→ **Passage**:
☆ ☆ ☆
= Thomas Polson =

Anglo-Irish writer

Colonel Sir Thomas Andrew Polson, KBE, CMG, TD (28 August 1865 – 22 August 1946) was an Anglo-Irish writer who was briefly the Member of Parliament (MP) for Dover.

==Biography==
Colson was born in Tuam, County Galway, Ireland, the eldest surviving son of Thomas Andrew Polson, Tuam agent for Bradford city wool buyers. He was educated at Tuam Diocesan School and from there went into business.

He was commissioned an officer in the City of London Yeomanry (Rough Riders), where he was promoted to captain on 21 July 1902, and to major on the following day.

He married Elizabeth Lindsay of Edinburgh in 1918, while Chief Inspector of the Army Clothing Department.
☆ ☆ ☆
→ **Objective 1**: Reproduce the Thomas Polson article word for word, starting with "Colonel Sir Thomas" and going on through "the following day.".
→ **Objective 2**: Extend the Thomas Polson article past its final sentence.
☆ ☆ ☆
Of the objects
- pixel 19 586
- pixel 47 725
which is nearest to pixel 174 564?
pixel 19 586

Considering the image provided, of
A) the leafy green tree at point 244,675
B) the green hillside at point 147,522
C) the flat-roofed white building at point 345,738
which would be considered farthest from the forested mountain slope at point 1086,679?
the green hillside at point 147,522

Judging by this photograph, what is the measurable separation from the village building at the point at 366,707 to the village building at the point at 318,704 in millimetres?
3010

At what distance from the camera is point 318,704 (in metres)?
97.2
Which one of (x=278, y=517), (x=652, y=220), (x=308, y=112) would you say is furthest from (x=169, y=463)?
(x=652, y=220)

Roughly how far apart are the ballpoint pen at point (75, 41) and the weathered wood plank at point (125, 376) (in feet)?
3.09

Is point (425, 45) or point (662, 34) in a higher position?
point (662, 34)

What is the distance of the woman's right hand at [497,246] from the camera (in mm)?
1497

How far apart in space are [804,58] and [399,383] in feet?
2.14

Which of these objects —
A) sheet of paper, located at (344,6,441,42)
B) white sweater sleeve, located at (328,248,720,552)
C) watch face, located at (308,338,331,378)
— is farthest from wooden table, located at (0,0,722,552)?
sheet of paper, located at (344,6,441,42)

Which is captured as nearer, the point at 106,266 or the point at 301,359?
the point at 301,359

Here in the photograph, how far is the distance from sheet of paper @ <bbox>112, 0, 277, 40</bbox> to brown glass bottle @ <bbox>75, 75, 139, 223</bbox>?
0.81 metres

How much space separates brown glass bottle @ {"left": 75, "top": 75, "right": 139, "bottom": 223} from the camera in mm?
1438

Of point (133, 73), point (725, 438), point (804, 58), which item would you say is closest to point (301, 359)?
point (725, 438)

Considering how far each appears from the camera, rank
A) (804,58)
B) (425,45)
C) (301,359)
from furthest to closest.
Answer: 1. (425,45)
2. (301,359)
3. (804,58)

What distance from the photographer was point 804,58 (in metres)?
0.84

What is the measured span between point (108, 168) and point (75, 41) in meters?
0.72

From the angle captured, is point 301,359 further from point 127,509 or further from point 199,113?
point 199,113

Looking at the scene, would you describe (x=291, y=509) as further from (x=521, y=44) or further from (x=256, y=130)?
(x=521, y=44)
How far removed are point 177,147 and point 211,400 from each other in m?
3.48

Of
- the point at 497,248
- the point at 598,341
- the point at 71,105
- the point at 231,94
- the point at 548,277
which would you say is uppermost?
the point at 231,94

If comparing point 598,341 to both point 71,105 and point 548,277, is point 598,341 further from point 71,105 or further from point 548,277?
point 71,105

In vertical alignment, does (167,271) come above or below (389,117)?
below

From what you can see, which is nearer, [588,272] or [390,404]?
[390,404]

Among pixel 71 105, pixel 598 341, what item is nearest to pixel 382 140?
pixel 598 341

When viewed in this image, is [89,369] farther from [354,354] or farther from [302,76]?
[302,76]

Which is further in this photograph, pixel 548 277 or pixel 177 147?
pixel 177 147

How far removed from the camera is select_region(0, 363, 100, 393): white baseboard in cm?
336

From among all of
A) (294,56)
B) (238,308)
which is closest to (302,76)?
☆ ☆ ☆
→ **Written answer 1**:
Colonel Sir Thomas Andrew Polson, KBE, CMG, TD (28 August 1865 – 22 August 1946) was an Anglo-Irish writer who was briefly the Member of Parliament (MP) for Dover.

==Biography==
Colson was born in Tuam, County Galway, Ireland, the eldest surviving son of Thomas Andrew Polson, Tuam agent for Bradford city wool buyers. He was educated at Tuam Diocesan School and from there went into business.

He was commissioned an officer in the City of London Yeomanry (Rough Riders), where he was promoted to captain on 21 July 1902, and to major on the following day.

→ **Written answer 2**:
Polson was elected to the House of Commons at a by-election in January 1921, after the Conservative MP Viscount Duncannon had succeeded to the peerage as Earl of Bessborough. Polson's election was supported by Horatio Bottomley, but although claimed by Bottomley as a member of the right-wing Independent Parliamentary Group, he joined the Anti-Waste League shortly after his election. Polson stood again at the general election in November 1922, but was defeated by the Conservative candidate John Jacob Astor, whom he had defeated at the by-election in 1921.

He held the rank of colonel and was knighted.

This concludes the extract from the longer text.